■ Your task ■
Each line in the data holding "position" should be listed.

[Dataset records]
BEGIN

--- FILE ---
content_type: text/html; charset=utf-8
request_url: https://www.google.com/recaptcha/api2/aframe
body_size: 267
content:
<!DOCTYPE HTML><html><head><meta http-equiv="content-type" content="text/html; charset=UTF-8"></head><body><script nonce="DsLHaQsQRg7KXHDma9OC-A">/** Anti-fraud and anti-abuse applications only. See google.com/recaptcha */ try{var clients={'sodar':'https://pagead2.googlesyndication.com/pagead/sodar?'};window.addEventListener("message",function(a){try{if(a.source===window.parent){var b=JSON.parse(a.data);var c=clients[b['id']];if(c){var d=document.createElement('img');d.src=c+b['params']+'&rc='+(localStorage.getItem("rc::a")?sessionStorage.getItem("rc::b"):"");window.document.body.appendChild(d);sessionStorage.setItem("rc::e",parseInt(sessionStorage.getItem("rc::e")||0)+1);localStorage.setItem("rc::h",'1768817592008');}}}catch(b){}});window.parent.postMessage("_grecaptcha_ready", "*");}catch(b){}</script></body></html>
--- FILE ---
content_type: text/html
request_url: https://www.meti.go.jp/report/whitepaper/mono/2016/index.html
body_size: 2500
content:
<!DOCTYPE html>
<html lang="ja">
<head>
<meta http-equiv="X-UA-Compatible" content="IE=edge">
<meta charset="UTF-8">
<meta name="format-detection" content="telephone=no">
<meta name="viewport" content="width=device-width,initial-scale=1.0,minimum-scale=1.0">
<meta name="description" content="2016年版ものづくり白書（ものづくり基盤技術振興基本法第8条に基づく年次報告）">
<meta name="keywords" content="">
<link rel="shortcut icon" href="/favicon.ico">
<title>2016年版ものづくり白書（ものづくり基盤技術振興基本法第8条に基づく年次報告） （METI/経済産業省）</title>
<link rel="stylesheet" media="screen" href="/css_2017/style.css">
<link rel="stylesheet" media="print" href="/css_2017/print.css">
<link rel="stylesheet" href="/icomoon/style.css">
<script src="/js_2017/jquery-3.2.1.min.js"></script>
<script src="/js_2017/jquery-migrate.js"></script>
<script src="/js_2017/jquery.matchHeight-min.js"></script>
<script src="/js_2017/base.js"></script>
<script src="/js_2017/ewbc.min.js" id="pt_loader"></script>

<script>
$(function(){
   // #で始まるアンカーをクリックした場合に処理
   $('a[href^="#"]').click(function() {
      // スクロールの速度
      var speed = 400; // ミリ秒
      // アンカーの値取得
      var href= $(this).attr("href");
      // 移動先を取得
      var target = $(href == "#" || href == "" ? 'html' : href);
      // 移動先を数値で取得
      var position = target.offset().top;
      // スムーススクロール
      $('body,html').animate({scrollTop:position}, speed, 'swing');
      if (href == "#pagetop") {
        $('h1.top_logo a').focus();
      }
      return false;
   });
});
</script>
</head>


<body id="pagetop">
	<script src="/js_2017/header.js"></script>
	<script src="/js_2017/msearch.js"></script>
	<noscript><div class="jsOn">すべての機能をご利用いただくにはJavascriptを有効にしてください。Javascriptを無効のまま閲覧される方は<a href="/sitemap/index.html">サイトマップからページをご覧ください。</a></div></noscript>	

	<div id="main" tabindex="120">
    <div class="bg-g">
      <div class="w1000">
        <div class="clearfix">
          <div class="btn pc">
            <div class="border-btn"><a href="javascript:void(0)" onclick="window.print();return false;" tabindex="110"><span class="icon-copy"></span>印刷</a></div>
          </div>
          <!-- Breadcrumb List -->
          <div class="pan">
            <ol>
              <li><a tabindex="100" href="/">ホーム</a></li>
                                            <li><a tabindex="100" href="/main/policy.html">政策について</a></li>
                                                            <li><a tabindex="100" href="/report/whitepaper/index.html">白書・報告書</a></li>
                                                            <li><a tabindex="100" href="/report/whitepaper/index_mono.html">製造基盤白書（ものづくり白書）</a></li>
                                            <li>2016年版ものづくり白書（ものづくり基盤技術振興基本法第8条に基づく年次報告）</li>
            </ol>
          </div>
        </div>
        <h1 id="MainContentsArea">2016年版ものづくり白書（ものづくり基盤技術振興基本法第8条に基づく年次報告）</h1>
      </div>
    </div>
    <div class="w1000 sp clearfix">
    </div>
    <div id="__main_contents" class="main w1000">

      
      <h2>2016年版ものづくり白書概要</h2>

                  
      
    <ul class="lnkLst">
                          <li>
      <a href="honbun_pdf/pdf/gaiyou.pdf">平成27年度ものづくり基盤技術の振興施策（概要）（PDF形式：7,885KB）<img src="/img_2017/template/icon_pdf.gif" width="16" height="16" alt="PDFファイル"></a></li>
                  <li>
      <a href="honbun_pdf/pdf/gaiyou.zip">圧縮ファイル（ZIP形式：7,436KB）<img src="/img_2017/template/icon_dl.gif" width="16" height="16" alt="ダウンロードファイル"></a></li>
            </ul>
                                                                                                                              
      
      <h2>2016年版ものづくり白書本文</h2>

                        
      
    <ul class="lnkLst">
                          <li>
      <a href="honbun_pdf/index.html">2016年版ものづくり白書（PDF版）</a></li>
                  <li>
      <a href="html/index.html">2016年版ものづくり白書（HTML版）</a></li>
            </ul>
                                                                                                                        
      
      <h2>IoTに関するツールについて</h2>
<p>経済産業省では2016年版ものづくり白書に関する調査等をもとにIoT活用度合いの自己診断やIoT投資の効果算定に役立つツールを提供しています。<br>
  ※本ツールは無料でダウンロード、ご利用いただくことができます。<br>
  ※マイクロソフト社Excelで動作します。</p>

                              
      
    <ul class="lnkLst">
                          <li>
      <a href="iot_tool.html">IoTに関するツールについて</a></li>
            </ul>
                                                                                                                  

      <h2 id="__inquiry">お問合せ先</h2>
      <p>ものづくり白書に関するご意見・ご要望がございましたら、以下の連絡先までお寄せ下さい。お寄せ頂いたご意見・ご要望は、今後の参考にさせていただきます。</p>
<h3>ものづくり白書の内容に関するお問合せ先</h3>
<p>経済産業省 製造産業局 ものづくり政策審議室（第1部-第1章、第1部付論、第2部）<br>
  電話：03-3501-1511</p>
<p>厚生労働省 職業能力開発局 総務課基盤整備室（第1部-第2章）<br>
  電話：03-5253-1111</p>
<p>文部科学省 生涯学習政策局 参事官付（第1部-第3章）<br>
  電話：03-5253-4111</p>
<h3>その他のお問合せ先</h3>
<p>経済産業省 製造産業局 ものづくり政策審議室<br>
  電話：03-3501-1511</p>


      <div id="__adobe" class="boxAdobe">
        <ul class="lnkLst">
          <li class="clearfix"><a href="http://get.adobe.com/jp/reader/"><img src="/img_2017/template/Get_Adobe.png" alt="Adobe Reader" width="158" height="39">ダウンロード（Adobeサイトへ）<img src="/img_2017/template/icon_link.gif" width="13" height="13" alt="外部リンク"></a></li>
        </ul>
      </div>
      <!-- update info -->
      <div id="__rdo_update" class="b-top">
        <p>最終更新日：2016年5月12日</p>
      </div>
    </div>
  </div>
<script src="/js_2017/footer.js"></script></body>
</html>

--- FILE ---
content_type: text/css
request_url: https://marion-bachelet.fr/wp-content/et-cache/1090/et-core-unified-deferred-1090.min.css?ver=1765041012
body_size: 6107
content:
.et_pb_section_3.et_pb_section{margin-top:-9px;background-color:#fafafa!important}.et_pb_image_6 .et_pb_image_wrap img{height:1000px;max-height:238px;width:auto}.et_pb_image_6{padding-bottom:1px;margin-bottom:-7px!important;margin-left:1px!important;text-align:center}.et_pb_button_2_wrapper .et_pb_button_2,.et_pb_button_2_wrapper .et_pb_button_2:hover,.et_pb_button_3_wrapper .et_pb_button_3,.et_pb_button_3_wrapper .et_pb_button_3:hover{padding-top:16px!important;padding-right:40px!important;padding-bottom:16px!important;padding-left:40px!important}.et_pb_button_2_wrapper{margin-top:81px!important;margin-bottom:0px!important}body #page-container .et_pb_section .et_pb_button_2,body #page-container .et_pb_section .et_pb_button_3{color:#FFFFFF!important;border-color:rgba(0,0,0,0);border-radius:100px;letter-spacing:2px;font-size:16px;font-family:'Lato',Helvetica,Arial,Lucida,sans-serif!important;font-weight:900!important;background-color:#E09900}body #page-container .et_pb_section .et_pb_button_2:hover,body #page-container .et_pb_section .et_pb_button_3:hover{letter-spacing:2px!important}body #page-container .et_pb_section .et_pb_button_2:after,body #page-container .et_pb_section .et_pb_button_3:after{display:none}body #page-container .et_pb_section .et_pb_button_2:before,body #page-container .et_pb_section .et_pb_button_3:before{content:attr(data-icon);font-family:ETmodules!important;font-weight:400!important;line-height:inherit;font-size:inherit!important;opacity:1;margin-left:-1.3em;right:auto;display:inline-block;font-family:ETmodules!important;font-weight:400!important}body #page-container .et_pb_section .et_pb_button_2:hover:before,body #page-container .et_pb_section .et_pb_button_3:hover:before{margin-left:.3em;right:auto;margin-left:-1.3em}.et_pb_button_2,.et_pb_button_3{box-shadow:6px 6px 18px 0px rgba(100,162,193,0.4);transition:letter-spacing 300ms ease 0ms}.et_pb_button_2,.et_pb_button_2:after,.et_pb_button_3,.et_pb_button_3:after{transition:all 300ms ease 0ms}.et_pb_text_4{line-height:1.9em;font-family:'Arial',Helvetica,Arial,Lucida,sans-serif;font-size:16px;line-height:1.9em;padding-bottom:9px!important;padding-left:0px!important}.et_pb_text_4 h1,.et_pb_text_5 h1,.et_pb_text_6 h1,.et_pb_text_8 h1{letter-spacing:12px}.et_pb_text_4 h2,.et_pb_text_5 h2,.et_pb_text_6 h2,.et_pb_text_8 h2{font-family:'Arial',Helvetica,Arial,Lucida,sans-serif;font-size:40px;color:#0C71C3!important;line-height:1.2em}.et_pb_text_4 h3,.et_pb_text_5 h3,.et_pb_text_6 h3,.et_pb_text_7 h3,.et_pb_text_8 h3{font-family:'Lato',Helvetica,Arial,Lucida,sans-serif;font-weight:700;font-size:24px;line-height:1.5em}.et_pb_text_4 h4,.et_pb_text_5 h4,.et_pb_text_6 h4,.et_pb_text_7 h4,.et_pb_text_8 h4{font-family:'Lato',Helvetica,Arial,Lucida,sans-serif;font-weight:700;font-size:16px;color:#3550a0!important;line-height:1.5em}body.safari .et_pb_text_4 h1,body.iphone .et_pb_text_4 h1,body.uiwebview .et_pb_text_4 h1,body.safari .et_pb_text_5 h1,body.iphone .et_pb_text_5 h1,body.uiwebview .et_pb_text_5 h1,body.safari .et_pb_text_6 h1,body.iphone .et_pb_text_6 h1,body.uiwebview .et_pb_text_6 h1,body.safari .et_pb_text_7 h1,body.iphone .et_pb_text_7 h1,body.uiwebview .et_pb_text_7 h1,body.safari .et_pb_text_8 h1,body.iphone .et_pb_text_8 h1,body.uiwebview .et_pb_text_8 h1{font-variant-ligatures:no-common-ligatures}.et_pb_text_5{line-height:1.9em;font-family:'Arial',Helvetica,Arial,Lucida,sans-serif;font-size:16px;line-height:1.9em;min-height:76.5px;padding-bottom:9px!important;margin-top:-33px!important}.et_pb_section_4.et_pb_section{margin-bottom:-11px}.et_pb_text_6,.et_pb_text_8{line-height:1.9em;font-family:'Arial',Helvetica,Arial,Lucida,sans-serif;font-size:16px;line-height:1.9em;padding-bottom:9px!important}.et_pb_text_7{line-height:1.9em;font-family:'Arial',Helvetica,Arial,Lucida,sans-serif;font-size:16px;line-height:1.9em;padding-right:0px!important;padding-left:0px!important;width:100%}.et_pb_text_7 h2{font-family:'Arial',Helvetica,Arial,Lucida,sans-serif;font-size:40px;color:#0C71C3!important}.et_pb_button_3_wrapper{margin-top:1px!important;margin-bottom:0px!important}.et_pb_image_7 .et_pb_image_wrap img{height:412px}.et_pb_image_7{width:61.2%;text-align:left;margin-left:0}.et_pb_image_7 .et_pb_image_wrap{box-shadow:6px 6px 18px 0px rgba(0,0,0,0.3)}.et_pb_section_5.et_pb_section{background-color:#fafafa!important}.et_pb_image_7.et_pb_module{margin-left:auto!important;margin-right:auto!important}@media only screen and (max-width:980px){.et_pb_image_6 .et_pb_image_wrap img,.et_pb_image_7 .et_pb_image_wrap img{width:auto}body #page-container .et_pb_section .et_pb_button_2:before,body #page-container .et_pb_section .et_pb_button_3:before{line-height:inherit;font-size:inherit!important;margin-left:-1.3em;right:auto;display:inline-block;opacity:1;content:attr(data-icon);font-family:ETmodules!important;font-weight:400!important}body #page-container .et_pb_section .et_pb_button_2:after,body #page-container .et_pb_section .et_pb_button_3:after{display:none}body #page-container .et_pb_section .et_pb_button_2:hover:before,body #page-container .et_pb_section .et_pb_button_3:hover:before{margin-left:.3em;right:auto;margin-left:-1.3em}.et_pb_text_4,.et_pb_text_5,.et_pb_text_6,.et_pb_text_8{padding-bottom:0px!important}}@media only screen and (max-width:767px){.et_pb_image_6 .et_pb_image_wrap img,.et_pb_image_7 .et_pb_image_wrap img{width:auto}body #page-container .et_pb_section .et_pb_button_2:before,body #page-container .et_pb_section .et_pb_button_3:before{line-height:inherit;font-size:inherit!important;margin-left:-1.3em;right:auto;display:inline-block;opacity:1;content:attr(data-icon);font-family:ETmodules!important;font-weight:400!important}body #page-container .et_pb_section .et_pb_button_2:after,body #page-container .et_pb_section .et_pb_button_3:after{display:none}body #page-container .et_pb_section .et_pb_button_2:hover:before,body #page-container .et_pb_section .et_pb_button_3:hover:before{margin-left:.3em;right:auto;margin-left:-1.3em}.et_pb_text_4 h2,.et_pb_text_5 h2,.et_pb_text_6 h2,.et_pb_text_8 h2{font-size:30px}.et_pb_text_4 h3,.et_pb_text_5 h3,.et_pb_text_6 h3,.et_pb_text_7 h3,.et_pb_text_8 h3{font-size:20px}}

END

■ Task answer ■
      var position = target.offset().top;
      $('body,html').animate({scrollTop:position}, speed, 'swing');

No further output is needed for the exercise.